> [Tasks]
(A) In the leukemia abstract below, translate this sentence into Spanish: "We have developed a short-term culture system that supports the survival of primary B-ALL and T-ALL cells."
(B) Continue the abstract on culturing primary leukemia cells, picking up right after its last sentence.

*** Opening Given passage ***

Abstract
Acute Lymphoblastic leukemia (ALL) is a malignancy of bone marrow. Accumulation of mutations in lymphoid progenitor cells give rise to either B-ALL or T-ALL. Treatment for ALL has improved in recent years, yet relapse of the disease and development of resistance are observed in patients. Lack of suitable and robust in vitro and in vivo drug testing platforms for primary ALL cells along with the lack of rapid development of novel therapeutics drugs encompassing the heterogeneity of the disease contribute to the delay in approved patient treatments.
We have developed a short-term culture system that supports the survival of primary B-ALL and T-ALL cells. Our ALL bank includes patient-derived specimens with complete cytogenetics and surface marker expression information. Different culture conditions were evaluated to select conditions that support the survival and maintenance of primary B-ALL and T-ALL specimens. Cell growth/viability was assessed using the Cell Titer-Glo ® assay. Primary B-ALL cells survived in the optimized media for 3 days and a heterogenous dose dependent response was observed across the models to chemotherapeutic drugs doxorubicin, vincristine, imatinib and cytarabine. BCR-ABl - B-ALL patient samples were found to be resistant to imatinib in contrast to BCR-ABL + samples which were sensitive to imatinib. Similarly, culture conditions optimized for T-ALL primary cells supported the survival until day 6 and displayed a diverse response to standard of care drugs like venetoclax, imatinib, vincristine, cytarabine and methotrexate, reflecting the heterogeneity of the patient derived specimens. Immunophenotypic characterization of ALL cells grown in culture displayed retention of the B and T cells surface marker expression.

*** Closing Given passage ***
*** Opening Excerpted data ***

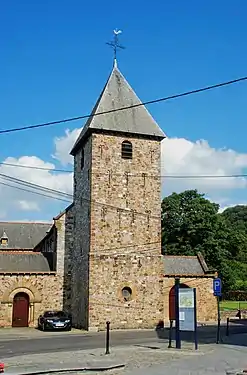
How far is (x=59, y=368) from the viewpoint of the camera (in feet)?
44.2

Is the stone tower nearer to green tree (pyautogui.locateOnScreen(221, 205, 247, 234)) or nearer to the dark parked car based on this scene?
the dark parked car

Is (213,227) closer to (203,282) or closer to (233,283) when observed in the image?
(233,283)

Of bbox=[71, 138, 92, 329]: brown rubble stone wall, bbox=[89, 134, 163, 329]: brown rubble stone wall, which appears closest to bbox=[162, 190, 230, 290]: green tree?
bbox=[71, 138, 92, 329]: brown rubble stone wall

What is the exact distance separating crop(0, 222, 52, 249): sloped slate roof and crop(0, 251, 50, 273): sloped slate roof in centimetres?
1608

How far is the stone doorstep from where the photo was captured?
1288 cm

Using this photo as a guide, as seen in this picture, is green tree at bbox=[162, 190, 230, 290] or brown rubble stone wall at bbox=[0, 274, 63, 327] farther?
green tree at bbox=[162, 190, 230, 290]

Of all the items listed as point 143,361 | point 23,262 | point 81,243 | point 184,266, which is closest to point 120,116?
point 81,243

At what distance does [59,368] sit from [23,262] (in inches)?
997

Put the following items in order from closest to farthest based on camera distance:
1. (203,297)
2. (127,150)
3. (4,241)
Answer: (127,150), (203,297), (4,241)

*** Closing Excerpted data ***

> [Task-by-task outputs]
(A) Hemos desarrollado un sistema de cultivo a corto plazo que favorece la supervivencia de células primarias de LLA-B y LLA-T.

(B)
Further, a patient derived pre-clinical xenograft model was developed in NCG mice to study in vivo ALL drug efficacy. 100% engraftment was observed for B-ALL primary cells, with latency of engraftment (>3%) in peripheral blood varying from 15 days to 3.5 months. 30-90% of the bone marrow cells were occupied by human CD45 cells. Infiltration of human B-ALL cells were observed in the spleen causing splenomegaly. 8 out of the 14 models having high penetrance were passaged until P3. Flow analysis at each passage demonstrated surface marker expression displaying low divergence from the primary samples. Additionally, evaluation of ex vivo drug response from B-ALL PDX splenocytes was largely concordant with the primary specimen ex vivo data in three of the models evaluated. In an in vivo drug efficacy study administration of venetoclax, CHOP and R-CHOP inhibited the proliferation of B-ALL cells. Significant reduction of B-ALL cells was observed while on treatment with Venetoclax. At termination of the study, up to 80% reduction of human B-ALL cells was observed in whole blood, bone marrow, and spleen after treatment with CHOP and R-CHOP in comparison to the vehicle cohort.
Similarly, patient derived T-ALL pre-clinical xenograft model development is in progress. Thus, we have developed a robust in vitro drug testing platform for B-ALL and T-ALL to evaluate drug efficacy. We also demonstrate that NCG mice support the growth and proliferation of primary B-ALL cells and have successfully developed an in vivo platform that will facilitate the testing of clinically relevant chemotherapeutic drugs for ALL.
Disclosures
No relevant conflicts of interest to declare.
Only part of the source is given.